# Ati 4330 problems with 0.3.4.



## BadSplat (Aug 31, 2009)

Hi guys, had a quick look and didnt see anything specific to this chipset.  The 4330 is in a HP 4510s Laptop, and versions prior to 3.4 lock solid or show wrong info.  0.3.4 will load the main screen only, clicking on sensors will then also lockup the software and use 100% of one core.  I downloaded the latest catalyst drivers and tweaked them so they would install on a mobility chipset, while that works fine for say 3dMark05/06 gpu detection GPUZ still locks up.
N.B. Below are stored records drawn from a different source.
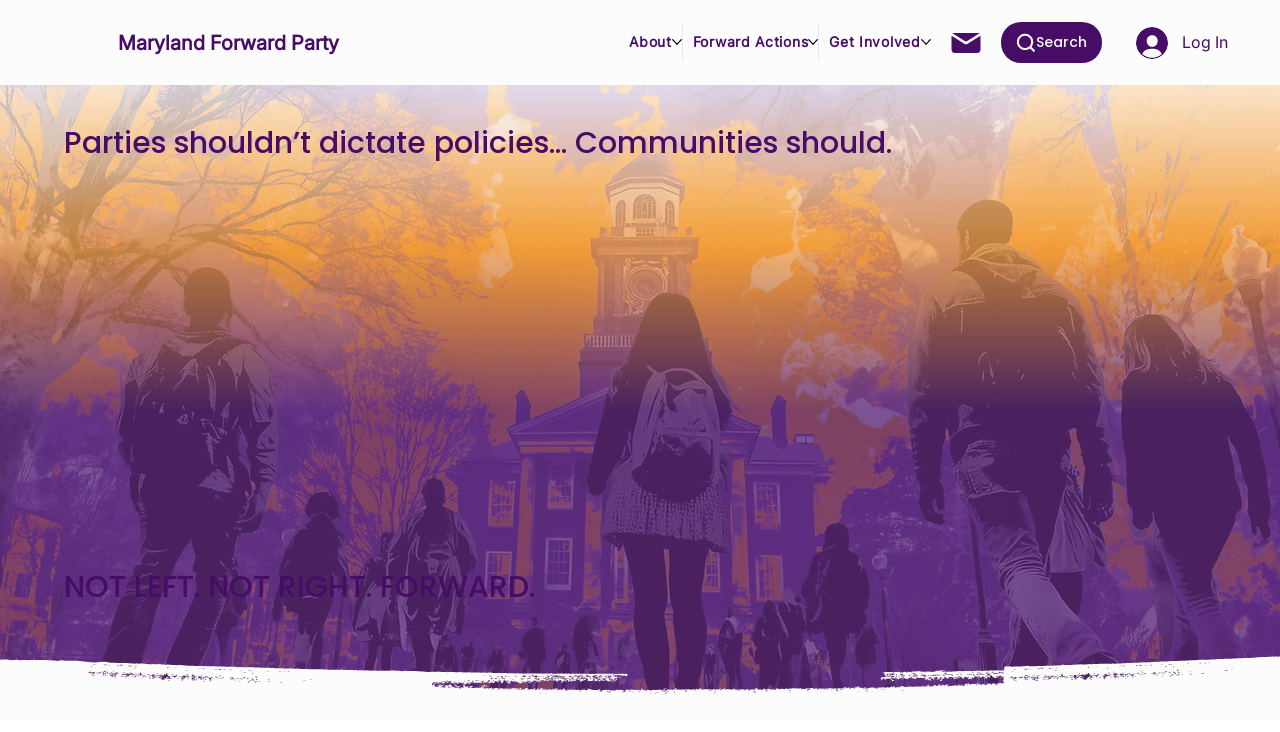

--- FILE ---
content_type: text/css; charset=utf-8
request_url: https://www.marylandforwardparty.com/_serverless/pro-gallery-css-v4-server/layoutCss?ver=2&id=comp-mbclhtuo9&items=0_1080_1080%7C0_1125_1374%7C0_1080_1080&container=0_0_0_720&options=gallerySizeType:px%7CgallerySizePx:292%7CimageMargin:20%7CisRTL:false%7CgridStyle:1%7CnumberOfImagesPerRow:3%7CgalleryLayout:2%7CtitlePlacement:SHOW_BELOW%7CcubeRatio:1%7CisVertical:true%7CtextBoxHeight:290
body_size: -147
content:
#pro-gallery-comp-mbclhtuo9 [data-hook="item-container"][data-idx="0"].gallery-item-container{opacity: 1 !important;display: block !important;transition: opacity .2s ease !important;top: 0px !important;left: 0px !important;right: auto !important;height: 291px !important;width: 1px !important;} #pro-gallery-comp-mbclhtuo9 [data-hook="item-container"][data-idx="0"] .gallery-item-common-info-outer{height: 290px !important;} #pro-gallery-comp-mbclhtuo9 [data-hook="item-container"][data-idx="0"] .gallery-item-common-info{height: 290px !important;width: 100% !important;} #pro-gallery-comp-mbclhtuo9 [data-hook="item-container"][data-idx="0"] .gallery-item-wrapper{width: 1px !important;height: 1px !important;margin: 0 !important;} #pro-gallery-comp-mbclhtuo9 [data-hook="item-container"][data-idx="0"] .gallery-item-content{width: 1px !important;height: 1px !important;margin: 0px 0px !important;opacity: 1 !important;} #pro-gallery-comp-mbclhtuo9 [data-hook="item-container"][data-idx="0"] .gallery-item-hover{width: 1px !important;height: 1px !important;opacity: 1 !important;} #pro-gallery-comp-mbclhtuo9 [data-hook="item-container"][data-idx="0"] .item-hover-flex-container{width: 1px !important;height: 1px !important;margin: 0px 0px !important;opacity: 1 !important;} #pro-gallery-comp-mbclhtuo9 [data-hook="item-container"][data-idx="0"] .gallery-item-wrapper img{width: 100% !important;height: 100% !important;opacity: 1 !important;} #pro-gallery-comp-mbclhtuo9 [data-hook="item-container"][data-idx="1"].gallery-item-container{opacity: 1 !important;display: block !important;transition: opacity .2s ease !important;top: 0px !important;left: 7px !important;right: auto !important;height: 291px !important;width: 1px !important;} #pro-gallery-comp-mbclhtuo9 [data-hook="item-container"][data-idx="1"] .gallery-item-common-info-outer{height: 290px !important;} #pro-gallery-comp-mbclhtuo9 [data-hook="item-container"][data-idx="1"] .gallery-item-common-info{height: 290px !important;width: 100% !important;} #pro-gallery-comp-mbclhtuo9 [data-hook="item-container"][data-idx="1"] .gallery-item-wrapper{width: 1px !important;height: 1px !important;margin: 0 !important;} #pro-gallery-comp-mbclhtuo9 [data-hook="item-container"][data-idx="1"] .gallery-item-content{width: 1px !important;height: 1px !important;margin: 0px 0px !important;opacity: 1 !important;} #pro-gallery-comp-mbclhtuo9 [data-hook="item-container"][data-idx="1"] .gallery-item-hover{width: 1px !important;height: 1px !important;opacity: 1 !important;} #pro-gallery-comp-mbclhtuo9 [data-hook="item-container"][data-idx="1"] .item-hover-flex-container{width: 1px !important;height: 1px !important;margin: 0px 0px !important;opacity: 1 !important;} #pro-gallery-comp-mbclhtuo9 [data-hook="item-container"][data-idx="1"] .gallery-item-wrapper img{width: 100% !important;height: 100% !important;opacity: 1 !important;} #pro-gallery-comp-mbclhtuo9 [data-hook="item-container"][data-idx="2"].gallery-item-container{opacity: 1 !important;display: block !important;transition: opacity .2s ease !important;top: 0px !important;left: 14px !important;right: auto !important;height: 291px !important;width: 1px !important;} #pro-gallery-comp-mbclhtuo9 [data-hook="item-container"][data-idx="2"] .gallery-item-common-info-outer{height: 290px !important;} #pro-gallery-comp-mbclhtuo9 [data-hook="item-container"][data-idx="2"] .gallery-item-common-info{height: 290px !important;width: 100% !important;} #pro-gallery-comp-mbclhtuo9 [data-hook="item-container"][data-idx="2"] .gallery-item-wrapper{width: 1px !important;height: 1px !important;margin: 0 !important;} #pro-gallery-comp-mbclhtuo9 [data-hook="item-container"][data-idx="2"] .gallery-item-content{width: 1px !important;height: 1px !important;margin: 0px 0px !important;opacity: 1 !important;} #pro-gallery-comp-mbclhtuo9 [data-hook="item-container"][data-idx="2"] .gallery-item-hover{width: 1px !important;height: 1px !important;opacity: 1 !important;} #pro-gallery-comp-mbclhtuo9 [data-hook="item-container"][data-idx="2"] .item-hover-flex-container{width: 1px !important;height: 1px !important;margin: 0px 0px !important;opacity: 1 !important;} #pro-gallery-comp-mbclhtuo9 [data-hook="item-container"][data-idx="2"] .gallery-item-wrapper img{width: 100% !important;height: 100% !important;opacity: 1 !important;} #pro-gallery-comp-mbclhtuo9 .pro-gallery-prerender{height:276px !important;}#pro-gallery-comp-mbclhtuo9 {height:276px !important; width:0px !important;}#pro-gallery-comp-mbclhtuo9 .pro-gallery-margin-container {height:276px !important;}#pro-gallery-comp-mbclhtuo9 .pro-gallery {height:276px !important; width:0px !important;}#pro-gallery-comp-mbclhtuo9 .pro-gallery-parent-container {height:276px !important; width:20px !important;}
OS is WinXp Pro Sp3 with all latest drivers and updates.


----------



## Flyordie (Aug 31, 2009)

Yeah, GPU-Z doesn't like IGPs very well... even my HD3300 IGP isn't supported by GPU-Z... Sorry for your troubles man, hope W1z can help you out.


----------



## gogx (Aug 31, 2009)

Have the same problem as you with my HP4710s and ati 4330


----------



## BadSplat (Aug 31, 2009)

Im not that fussed, but seeing what the temps etc are doing would be nice.  Hopefully its fairly easy fix for next revision.


----------



## gogx (Aug 31, 2009)

I can read temps with HWmonitor and Everest free Edition or Speed fan, they all read the same temps for me...( it shows eaven the Bat. temps)


----------



## BadSplat (Sep 4, 2009)

HWMonitor is my current util of choice.  Now I just need (well, want) to get the gpu load screen to work like it does on the Ati desktop cards I've tried...


----------



## gogx (Sep 4, 2009)

Well i was able to monitor idle Mh and load in Everest under Comp/Overclock. If your using XP try RMClock is a good prog. to monitor Mh of cpu volts and manny more...


----------



## W1zzard (Sep 4, 2009)

try if the attached build helps


----------



## gogx (Sep 4, 2009)

Tx w1zz it works


----------